In the article on the dog shelter below, copy word for word the passage from "Let Them Live" up to and including "beloved dog shelter?".

Text excerpt:
• • • • • • •
Let Them Live Out Their Lives: Dog Shelter for Sale, for Free

As its ninth month nears the end, it can be said with full confidence that 2020 has not been the best year; with the pandemic, climate change and whatnot, it always seems to have ever worse things hidden up its sleeves. More sad news for Georgian society came on September 8, when Tamaz Elizbarashvili announced that he would be giving away the dog shelter under his ownership, which houses over 250 dogs and four brown bears.

The property, covering 2,500 square meters along with the buildings on the shelter’s territory, is worth 1,350,000 GEL. The question on everyone’s mind was what would make Mr Elizbarashvili give away his beloved dog shelter?

I addressed the shelter owner himself with that question, but before we move on to his reply, let’s take a look at the background. The Georgian businessman founded the dog shelter back in 2004 and has since, with no help from the state or private sector, welcomed stray, abandoned, and sick dogs into his shelter, providing them food and healthcare. So why would this man decide to give up the shelter he has so willingly supporting for 16 years?

“The coronavirus pandemic hit us all. Some of my businesses are struggling, and I’m finding it nearly impossible to support the shelter. It’s not just the dog food and medicine. We’ve got staff there, and 250 dogs. That’s not a small number. More and more dogs might need to come every day. We’ve got the veterinary clinic, too. So we have staff that cannot invest their time and energy there unless they are paid. The government and business sector are not helpful, and the reality is that I can no longer support it alone. So, I decided to give it away, as long as the interested party agrees to look after the animals,” Elizbarashvili told GEORGIA TODAY.

He went on to outline his only demand on whoever is interested in taking his “give-away:” they have to sign a document that obligates them for 10 years to support the animals already living on site. He noted that the dogs currently living in the dog shelter will likely pass within the next ten years from age anyway.

He further revealed to us that the cost of supporting the shelter each month can sometimes run up to 20,000 GEL, so it’s “not exactly a good deal for businessmen thinking of taking up the offer just for the sake of the property. It has to be for sympathy for other living beings.”

This demand worries the Georgian Society for the Protection and Safety of Animals (GSPSA).

“How can we control this?” Teimuraz Tsikoridze of the GSPSA told us. “I mean, someone might sign and say they are going to take care of the animals for 10 years, and then the next thing we hear a dozen dogs have died at the shelter, then over the course of the next two years all of them die of some ‘disease.’ I mean, how does one control it?”

As it has been a while since the Elizbarashvili Dog Shelter made the give-away announcement, GEORGIA TODAY asked Mr Elizbarashvili if any takers had shown up either from the state or the private sector.
• • • • • • •
Stored data:

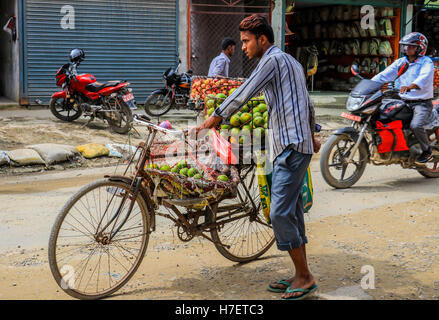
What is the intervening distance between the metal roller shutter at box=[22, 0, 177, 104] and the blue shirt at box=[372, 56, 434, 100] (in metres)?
• • • • • • •
Answer section:
Let Them Live Out Their Lives: Dog Shelter for Sale, for Free

As its ninth month nears the end, it can be said with full confidence that 2020 has not been the best year; with the pandemic, climate change and whatnot, it always seems to have ever worse things hidden up its sleeves. More sad news for Georgian society came on September 8, when Tamaz Elizbarashvili announced that he would be giving away the dog shelter under his ownership, which houses over 250 dogs and four brown bears.

The property, covering 2,500 square meters along with the buildings on the shelter’s territory, is worth 1,350,000 GEL. The question on everyone’s mind was what would make Mr Elizbarashvili give away his beloved dog shelter?